*** Opening of Data ***

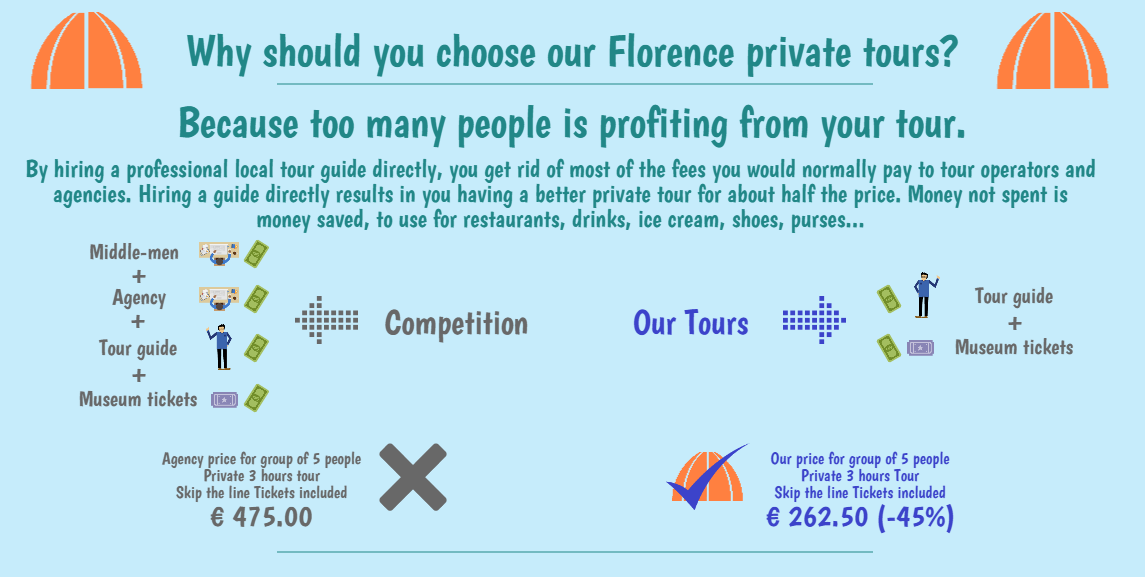 florence tour prices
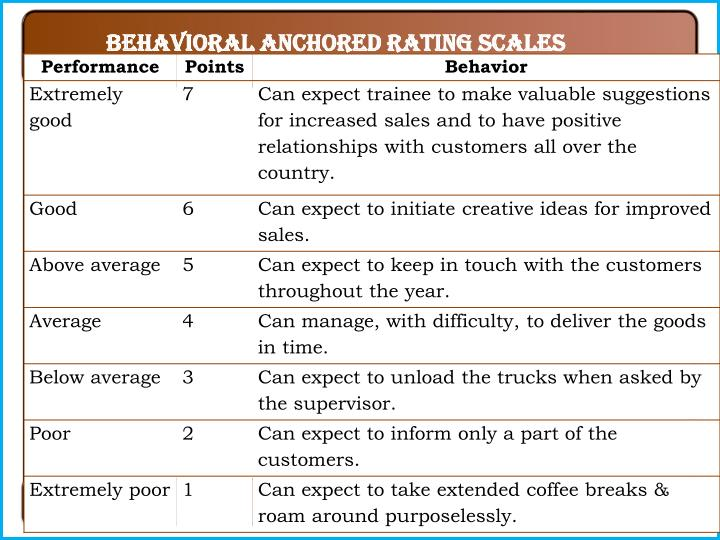Behavioral Anchored Rating Scales
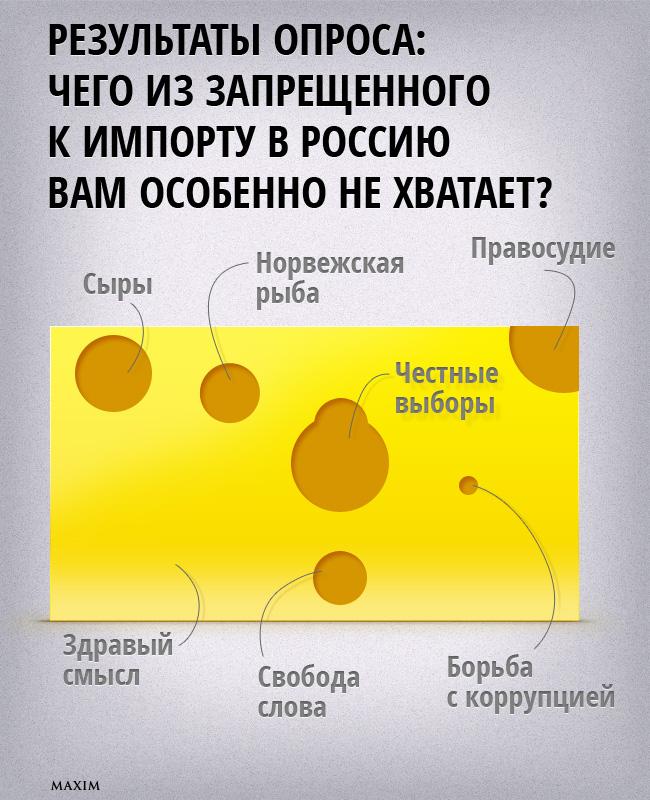 Результаты опроса: Чего из запрещенного к Импорту в Россию вам особенно не хватает?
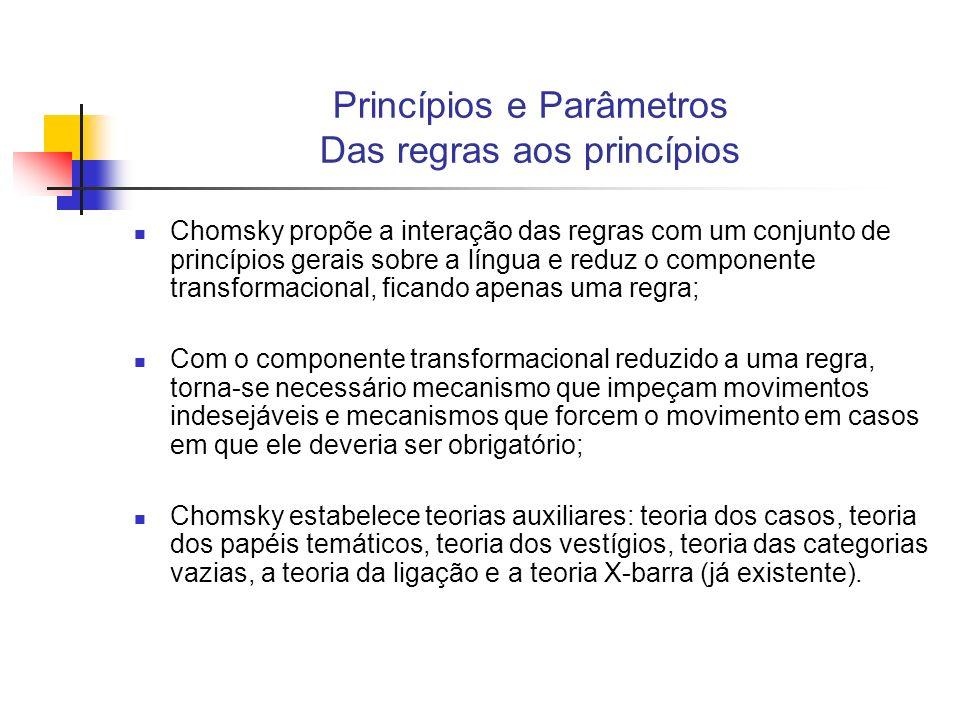 Princípios e Parâmetros Das regras aos princípios Chomsky propõe a interação das regras com um conjunto de princípios gerais sobre a língua e reduz o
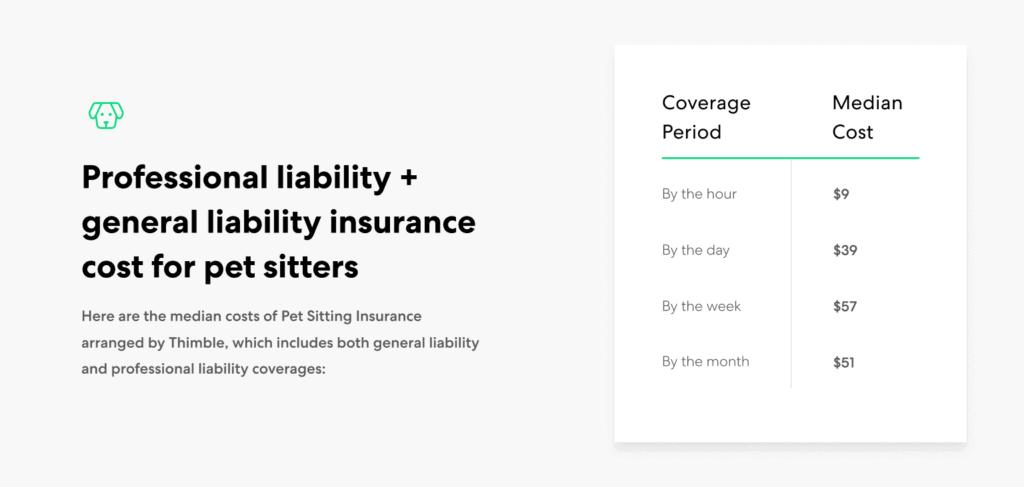 Pet insurance-PL+GL cost ranges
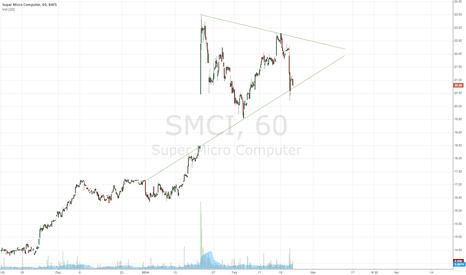 SMCI: SMCI bull flag?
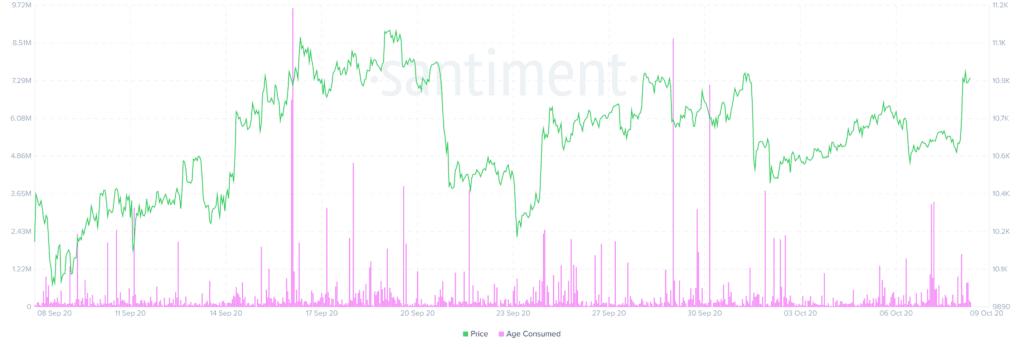 Grafik BTC Age Consumed 9 Oktober 2020
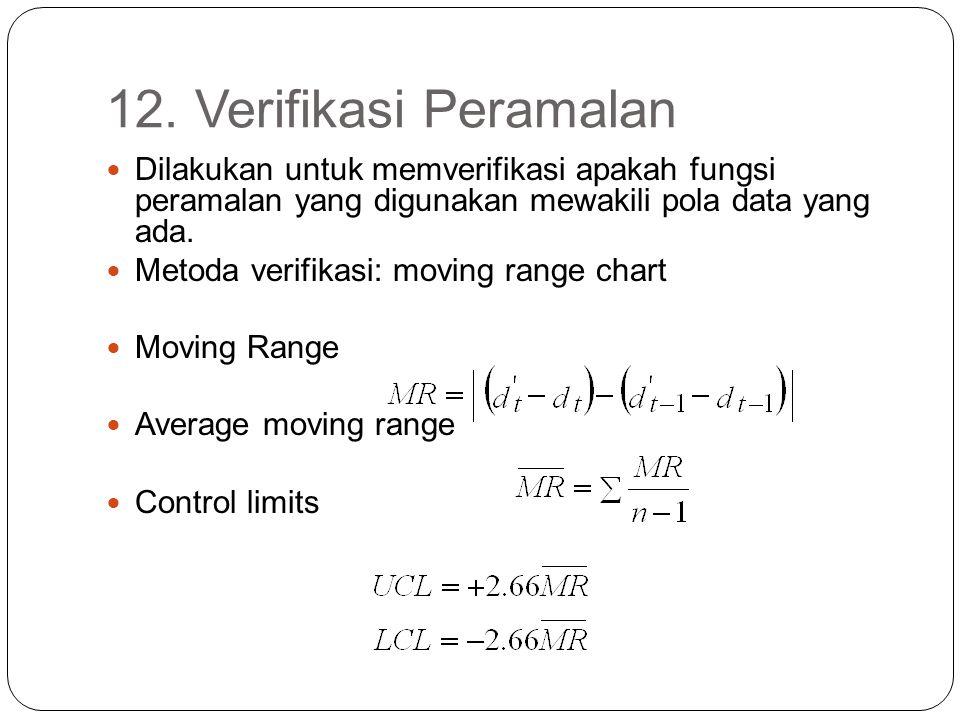 12. Verifikasi Peramalan Dilakukan untuk memverifikasi apakah fungsi peramalan yang digunakan mewakili pola data yang ada. Metoda verifikasi: moving r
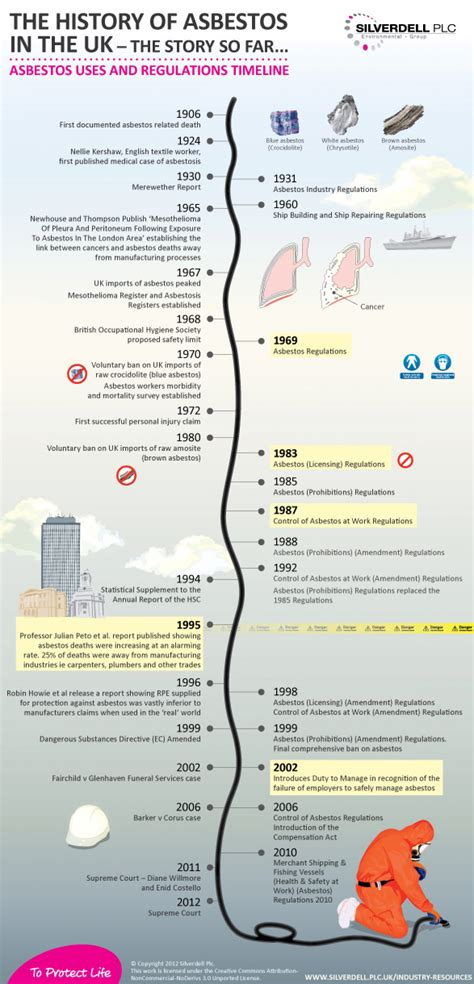 history  asbestos   uk visually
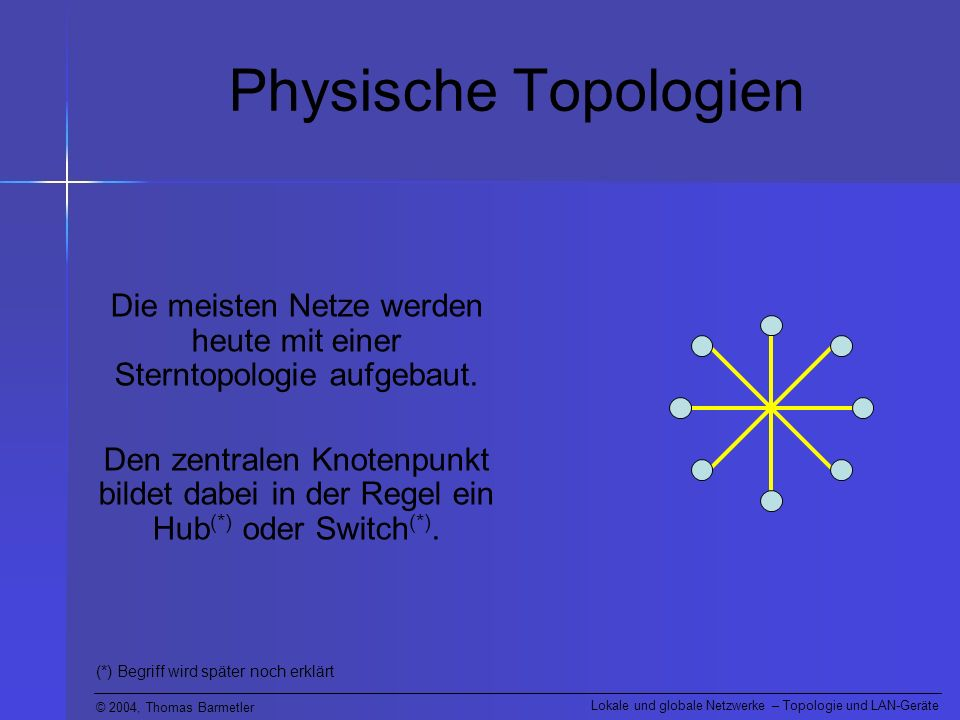 © 2004, Thomas Barmetler Lokale und globale Netzwerke – Topologie und LAN-Geräte Physische Topologien Die meisten Netze werden heute mit einer Sternto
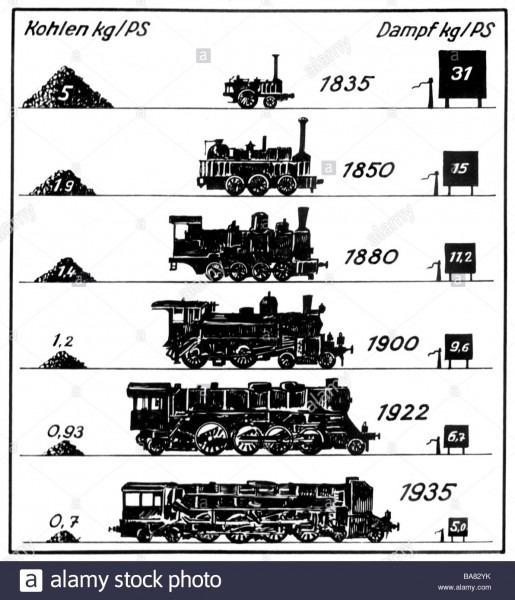 Transport   Transportation, Railway, Locomotives, Steam Locomotive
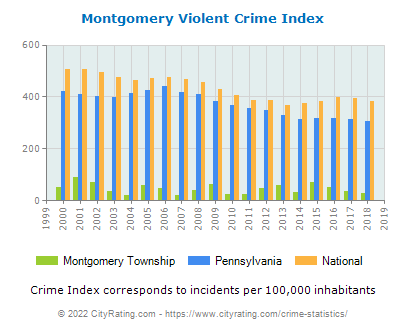 Montgomery Township Violent Crime vs. State and National Per Capita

*** Close of Data ***

** Work order **
Take the lines from the one containing "12. Verifikasi Peramalan" through the last line of the listing and repeat them exactly. Omit the pictures.

** Answer below **
 12. Verifikasi Peramalan Dilakukan untuk memverifikasi apakah fungsi peramalan yang digunakan mewakili pola data yang ada. Metoda verifikasi: moving r
 history  asbestos   uk visually
 © 2004, Thomas Barmetler Lokale und globale Netzwerke – Topologie und LAN-Geräte Physische Topologien Die meisten Netze werden heute mit einer Sternto
 Transport   Transportation, Railway, Locomotives, Steam Locomotive
 Montgomery Township Violent Crime vs. State and National Per Capita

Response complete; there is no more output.